▶ _Document excerpt_:
By Reg Jones
Q. If I have 20 years of federal service (including more than 15 in the foreign service) but I haven’t turned 50, can I retire but defer receipt of my benefits/pension until I am eligible at age 50? For example, an employee is 47 years old and has completed 20 years of federal service. Can that employee leave the service and still receive full retirement benefits beginning at age 50?
Q. I recently retired from the Veterans Affairs Department and applied for Medicare Part B coverage. My FEHBP is still in effect. The Social Security office sent forms that appear to need agency certification. Who does this? The employing agency or OPM? I’m not getting answers. OPM’s number is constantly busy, and my former human resources office isn’t returning calls. I’m trying to get the coverage and avoid any financial disaster.
Q. I am 65, have worked for USDA intermittently since 1965 (recurring and temporary in the early years) and have been in my present position with USDA-ARS since 1999. I plan to retire (in FERS) in two or three years. My insurance provider for more than 10 years has been Blue Cross/Blue Shield Federal Employee Program. I am signed up for Medicare Part A. My wife, several years younger than I, is a health provider in private practice. She and my two children (elementary school age) are now covered under the federal employee plan above. My understanding is they can remain covered by the plan when I retire (although some aspects of plan coverage change because of my enrollment in Medicare Part A). After retirement, can I continue to pay premiums (covering me and my family) of the same amount as I now pay? In other words, will the U.S. government continue to pay the same portion of the premium as it does now?

▶ _Provided records_:
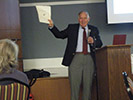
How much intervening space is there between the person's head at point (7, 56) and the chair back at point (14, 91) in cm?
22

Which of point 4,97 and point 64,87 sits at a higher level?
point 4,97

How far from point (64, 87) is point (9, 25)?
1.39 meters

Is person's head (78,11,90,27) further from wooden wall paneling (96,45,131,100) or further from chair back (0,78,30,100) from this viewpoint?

--

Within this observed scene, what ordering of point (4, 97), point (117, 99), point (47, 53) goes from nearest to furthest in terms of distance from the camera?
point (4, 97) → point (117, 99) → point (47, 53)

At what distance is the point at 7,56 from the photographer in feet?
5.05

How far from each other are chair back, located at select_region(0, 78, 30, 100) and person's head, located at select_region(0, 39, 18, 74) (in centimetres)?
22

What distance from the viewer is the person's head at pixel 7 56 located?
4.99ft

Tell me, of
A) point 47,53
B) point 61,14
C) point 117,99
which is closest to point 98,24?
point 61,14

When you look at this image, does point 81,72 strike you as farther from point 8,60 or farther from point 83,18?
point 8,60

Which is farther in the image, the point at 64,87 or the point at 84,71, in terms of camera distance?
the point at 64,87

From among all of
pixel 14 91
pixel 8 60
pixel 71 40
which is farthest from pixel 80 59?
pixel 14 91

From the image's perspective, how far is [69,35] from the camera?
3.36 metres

▶ _What this exercise asks_:
- A) In the retirement column, which department did the writer of the Medicare Part B question retire from?
- B) Copy everything in the retirement column from "Q. I recently" down to "any financial disaster.", substituting "Medicare Part D" for "Medicare Part B".
The rows come from a different source than the retirement column.

▶ _Results for each task_:
- A) The Veterans Affairs Department

- B)
Q. I recently retired from the Veterans Affairs Department and applied for Medicare Part D coverage. My FEHBP is still in effect. The Social Security office sent forms that appear to need agency certification. Who does this? The employing agency or OPM? I’m not getting answers. OPM’s number is constantly busy, and my former human resources office isn’t returning calls. I’m trying to get the coverage and avoid any financial disaster.